● **Dataset entries**:
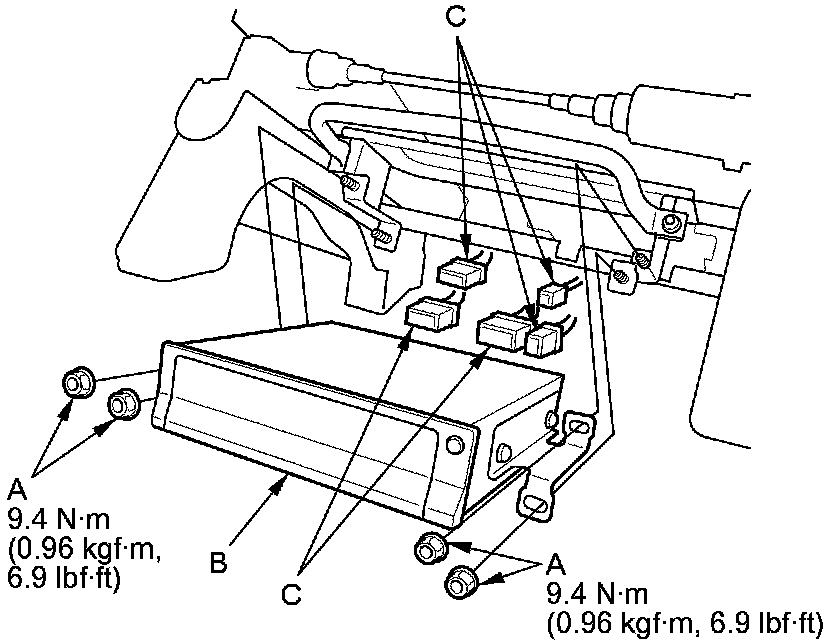 C

A
9.4 N·m
(0.96 kgf·m,
6.9 lbf·ft)

B

C

A
9.4 N·m
(0.96 kgf·m, 6.9 lbf·ft)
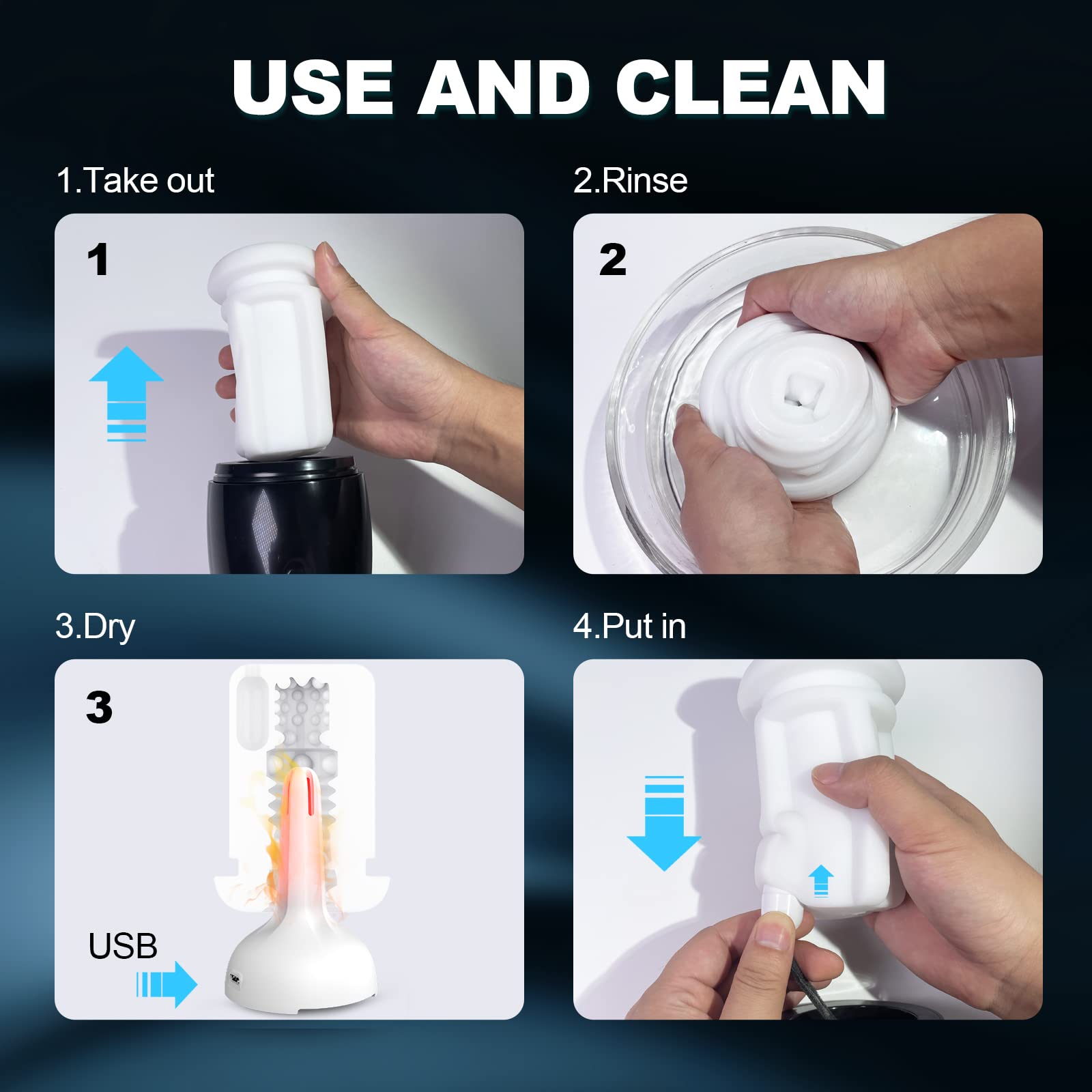 USE AND CLEAN

1.Take out

1

2.Rinse

2

3.Dry

3

USB

4.Put in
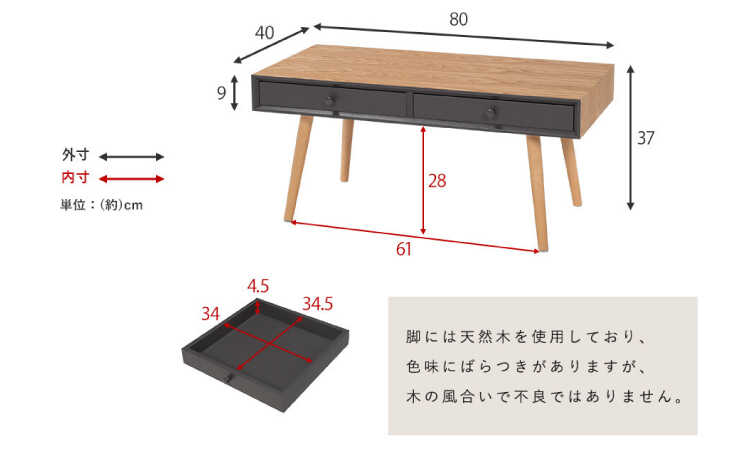 40
80
9
37
外寸
内寸
単位：(約)cm
28
61
4.5
34
34.5

脚には天然木を使用しており、
色味にばらつきがありますが、
木の風合いで不良ではありません。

● **WHAT YOU ARE ASKED TO DO**: Transcribe the records verbatim, excluding pictures.

● **RESPONSE TO THIS TASK**:
 C

A
9.4 N·m
(0.96 kgf·m,
6.9 lbf·ft)

B

C

A
9.4 N·m
(0.96 kgf·m, 6.9 lbf·ft)
 USE AND CLEAN

1.Take out

1

2.Rinse

2

3.Dry

3

USB

4.Put in
 40
80
9
37
外寸
内寸
単位：(約)cm
28
61
4.5
34
34.5

脚には天然木を使用しており、
色味にばらつきがありますが、
木の風合いで不良ではありません。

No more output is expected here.